== Set of tasks ==
1: Translate this sentence from the passage on psychological intimacy into Spanish: "At the same time, he noted the value that he placed on separateness from his partner."
2: Decide whether each statement agrees with the passage on psychological intimacy. Give yes or no for each, followed by the deciding words from the passage in quotation marks.
(a) The study's theoretical model has four elements.
(b) The gay male who was interviewed describes himself and his partner as very similar people.
(c) The gay male and his partner have dinner together every night.
3: Extend the passage on psychological intimacy, starting after its final sentence.
Passage to read start
Sexual Orientation, Gender, and Psychological Intimacy
To examine the interacting effects of gender and sexual orientation on psychological intimacy, we returned to the original qualitative data. The four elements in the theoretical model for this study discussed earlier in this paper (proximity, openness, reciprocity and interdependence) were useful in this task. Subtle differences were found in how these elements were weighed by participants, as they talked about the meaning of psychological intimacy in their relationships.
Themes of proximity and interdependence were evident among males, as illustrated in the responses of a gay male:
Emotionally, things are really good now ... it feels good knowing I'm growing old with [his partner], even though we're very different people ... I'm very social and I have a lot of friends, and he's not as social and he doesn't have as many friends . . . We both place a really great importance on togetherness. We make sure that we have dinner together every night and we have our weekend activities that we make sure we do together. . . I think that both of us understand it's also important to be an individual and have your own life, . . I think you become really uninteresting to each other if you don't have another life you can come back and share . . . You need to bring things into the relationship . . . [things] that keep it growing and changing.
The importance of proximity in the connection to his partner became evident as this individual responded to our inquiry about psychological intimacy. At the same time, he noted the value that he placed on separateness from his partner. By implication, he was also talking about the element of interdependence as he expressed the joy of "growing old" with his partner in spite of the differences in their individual psychological makeups. He emphasized proximity along with interpersonal differentiation as he discussed the relationship in recent years.
Passage to read end
Data section start
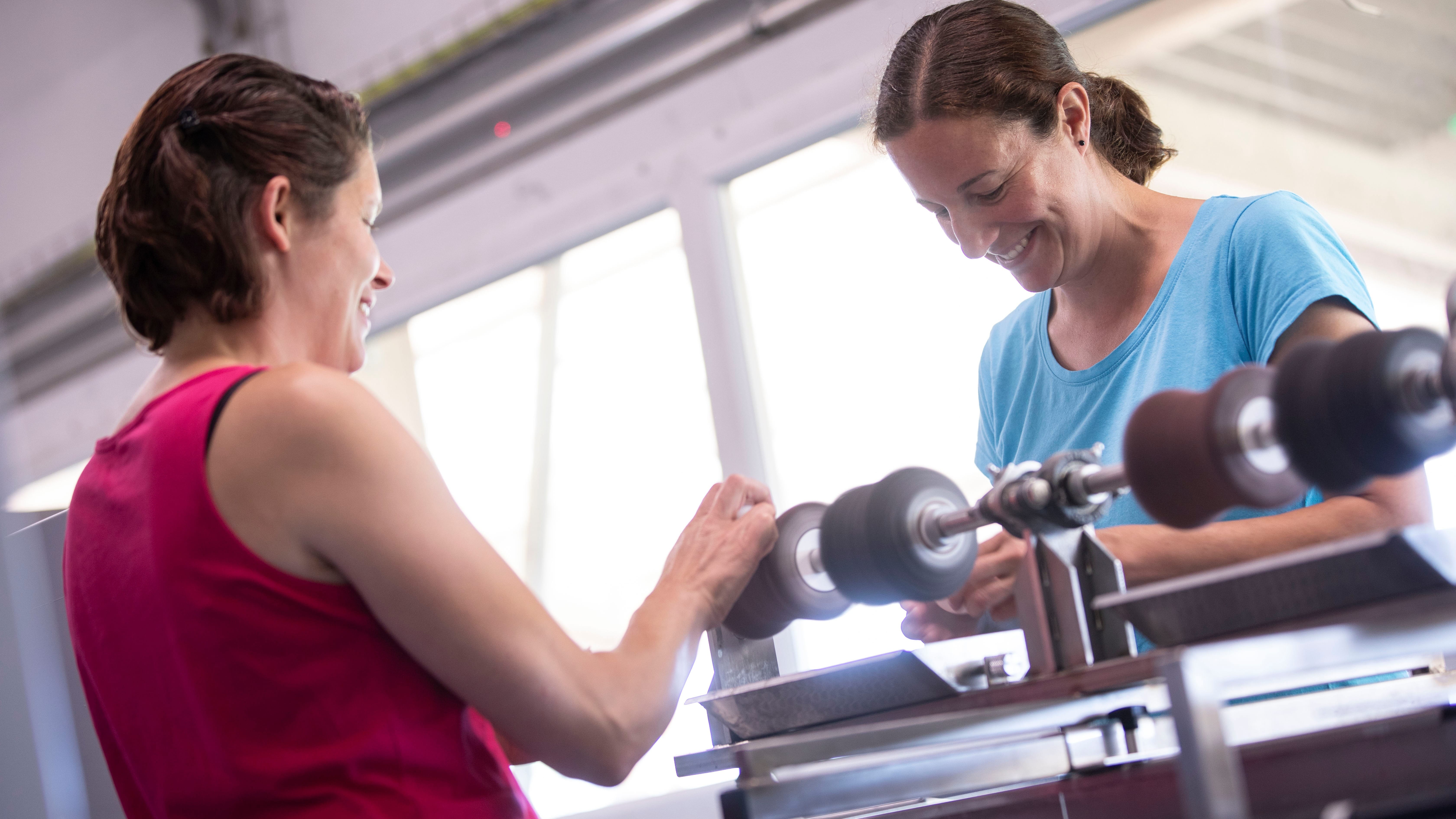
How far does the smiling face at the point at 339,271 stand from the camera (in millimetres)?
1204

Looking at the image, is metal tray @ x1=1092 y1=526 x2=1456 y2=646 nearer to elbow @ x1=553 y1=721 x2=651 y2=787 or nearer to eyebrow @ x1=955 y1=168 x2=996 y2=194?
elbow @ x1=553 y1=721 x2=651 y2=787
Data section end
== The replies ==
1: Al mismo tiempo, señaló el valor que le daba a la separación respecto de su pareja.

2:
(a) Yes: "The four elements in the theoretical model for this study discussed earlier in this paper (proximity, openness, reciprocity and interdependence)"
(b) No: "even though we're very different people"
(c) Yes: "We make sure that we have dinner together every night"

3:
The responses of many women tended to reflect themes of openness and mutuality, along with differentiation in the psychologically intimate connection with their partners. A lesbian participant spoke of those elements in her relationship:
What has been good is the ongoing caring and respect and the sense that there is somebody there who really cares, who has your best interest, who loves you, who knows you better than anybody, and still likes you. . . and just that knowing, that familiarity, the depth of that knowing, the depth of that connection [that makes it] so incredibly meaningful. There is something spiritual after awhile. It has a life of its own. This is what is really so comfortable.
Variations by gender may have reflected how individuals perceived and valued different elements of psychological intimacy within themselves and in their partners. Because of the gender differences between partners in heterosexual relationships, these variations on the theme of psychological intimacy were manifested in a different way. The following observations of a heterosexual male illustrated those variations; he viewed his wife as
very unselfish, and she would sacrifice so that I could go out and do my thing. One thing that we have always done, always, is talk constantly to each other. I don't know what we talk about, and I don't know what we've had to talk about all these years, but we still communicate with each other. . . We've had fights . . . when she gets mad at me I stop talking to her. And then she feels very bad, and this may last a day or two, and then it passes and everything is fine again . . . She's more open than I am. I keep a lot inside and I don't let it out, and that's probably not good. But, that's the way I am.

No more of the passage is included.